В Екатеринодаре посетил профессора К. Обрадовались, расцеловались. Он так же интересен, сдержан, элегантен и свеж. Только много белых волос засеребрилось на его висках. В маленькой комнатке, куда пришло много беженцев-профессоров, я читал по их просьбе свои записки. Оказалось, что присутствовавший Богдан Кистяковский возился с Кубанской радой, кого-то инструктировал и чуть ли не составлял какие-то законопроекты. То, как я поносил кубанцев и их Раду, приобрело особую пикантность. Странная судьба Кистяковских: Игорь устраивал самостийную Украину, Богдан устраивает самостийную Кубань. Около К. все в панике. То ли бежать, то ли нет. И больше склоняются, чтобы остаться: героизма бегства надолго не хватает. Да и верно:
Бежать. Но куда же?
На время не стоит труда,
А вечно бежать невозможно…
И сейчас же начинают звучать знакомые нотки. Дело добровольцев проиграно. Вчера расстреляно 11 офицеров за грабеж, а сколько не расстреляно? Явился какой-то доктор, перебежчик от большевиков. Он ужаснулся безобразию нашей санитарной части (есть от чего ужаснуться, больные и раненые просто бросаются). Но оказывается, что дело эвакуации поставлено у большевиков идеально: они заботятся прежде всего о своих раненых. Наконец, большевики изменили прежний режим, а террор стал значительно мягче. Прокладывается пока что мостик к советской России. Кто-то запасается удостоверением о принадлежности к профессиональному союзу. Что же? Все это трезво и… логично.
Я приобрел недавно кольт — и полюбил его, как самую дорогую вещь. Цианистый калий переходит в углекислый калий и может изменить. Кольт не изменит. Вчера ночью я шел на Черноморский вокзал по темному пустырю. Кольт в моем кармане придает большую уверенность. Теперь он особенно нужен, так как ожидается выступление местных большевиков.

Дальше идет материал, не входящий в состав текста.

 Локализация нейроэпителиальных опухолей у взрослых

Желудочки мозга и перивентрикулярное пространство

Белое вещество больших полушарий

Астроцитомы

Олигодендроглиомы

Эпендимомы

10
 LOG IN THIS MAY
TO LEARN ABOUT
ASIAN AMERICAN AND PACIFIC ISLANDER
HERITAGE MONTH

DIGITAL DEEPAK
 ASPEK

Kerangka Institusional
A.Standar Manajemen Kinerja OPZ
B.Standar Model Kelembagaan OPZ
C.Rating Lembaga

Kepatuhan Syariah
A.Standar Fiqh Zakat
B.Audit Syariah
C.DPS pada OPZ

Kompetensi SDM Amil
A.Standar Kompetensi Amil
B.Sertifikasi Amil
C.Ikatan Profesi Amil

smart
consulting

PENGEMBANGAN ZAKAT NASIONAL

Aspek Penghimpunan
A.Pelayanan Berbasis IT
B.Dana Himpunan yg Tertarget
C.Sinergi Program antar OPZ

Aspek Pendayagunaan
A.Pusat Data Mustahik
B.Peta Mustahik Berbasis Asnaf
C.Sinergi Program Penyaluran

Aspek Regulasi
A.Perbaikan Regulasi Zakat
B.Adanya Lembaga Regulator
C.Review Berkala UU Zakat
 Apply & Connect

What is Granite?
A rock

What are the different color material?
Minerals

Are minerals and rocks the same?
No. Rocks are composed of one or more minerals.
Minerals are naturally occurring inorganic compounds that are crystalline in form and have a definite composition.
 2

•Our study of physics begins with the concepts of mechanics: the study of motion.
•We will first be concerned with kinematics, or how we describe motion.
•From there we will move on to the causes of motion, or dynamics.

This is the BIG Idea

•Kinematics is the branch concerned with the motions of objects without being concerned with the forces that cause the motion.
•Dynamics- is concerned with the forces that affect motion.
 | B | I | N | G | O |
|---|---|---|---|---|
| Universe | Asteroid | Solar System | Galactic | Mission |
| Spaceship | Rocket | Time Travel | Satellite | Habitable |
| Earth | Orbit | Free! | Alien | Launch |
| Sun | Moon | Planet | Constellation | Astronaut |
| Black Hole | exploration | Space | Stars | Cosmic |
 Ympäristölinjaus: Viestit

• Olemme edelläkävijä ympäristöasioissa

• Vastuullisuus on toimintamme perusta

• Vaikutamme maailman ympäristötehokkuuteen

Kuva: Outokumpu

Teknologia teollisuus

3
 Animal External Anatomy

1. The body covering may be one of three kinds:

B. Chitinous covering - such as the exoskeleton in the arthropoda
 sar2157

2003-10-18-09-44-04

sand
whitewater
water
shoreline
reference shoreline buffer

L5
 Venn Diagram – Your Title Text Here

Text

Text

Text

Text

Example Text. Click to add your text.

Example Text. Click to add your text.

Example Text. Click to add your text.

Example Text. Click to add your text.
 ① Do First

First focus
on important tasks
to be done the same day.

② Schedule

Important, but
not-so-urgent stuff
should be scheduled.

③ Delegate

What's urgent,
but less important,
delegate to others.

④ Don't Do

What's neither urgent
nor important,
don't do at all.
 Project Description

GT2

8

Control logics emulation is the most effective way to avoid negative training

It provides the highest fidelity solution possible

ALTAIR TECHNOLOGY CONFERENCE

Пришел вечером наш фельдфебель Хацковский в некотором подпитии. Люблю людей, которые умеют весело пить, о которых сказал Беранже:
… не то чтоб очень пьян,
Но весел бесконечно.
25 февраля. Я наблюдаю давно за Хацковским и все больше к нему привязываюсь: он не изменит. Он даже в шутку не позволит себе сказать что-либо ироническое по адресу Добрармии (что некоторые себе позволяют). К нашему делу относится он серьезно, и видно, что три Георгиевских креста обязывают его быть верным до конца.
Сегодня, возвращаясь из города поздно вечером, на темном пустыре между городом и вокзалом меня окликнул чей-то незнакомый голос:
— Профессор Д.?
— Да. Но кто вы, не узнаю.
— Поручик К.
С ним я встречался три раза. Первый раз это было в Старобельске. В 1917 году, перед выборами в Учредительное собрание, я поехал туда сражаться за партию народных социалистов. Он выступал оппонентом от партии народной свободы — остроумно, красиво, даже ярко: он был опасный оппонент. Потом мы очутились с ним в одной партии; но вновь пришлось сразиться в Харькове, незадолго до прихода большевиков, на партийной кадетской конференции. Он был на крайне правом лагере и говорил такие вещи, которые неприемлемы даже для октябриста. Теперь мы встретились — оба фронтовики — и первый раз заговорили не как противники. Правда, он считает, что все погибло. Но он не бежит, он готовится только сам погибать. Это способно меня объединить с людьми любых направлений и любых партий: все эти люди будут участниками литургии верных.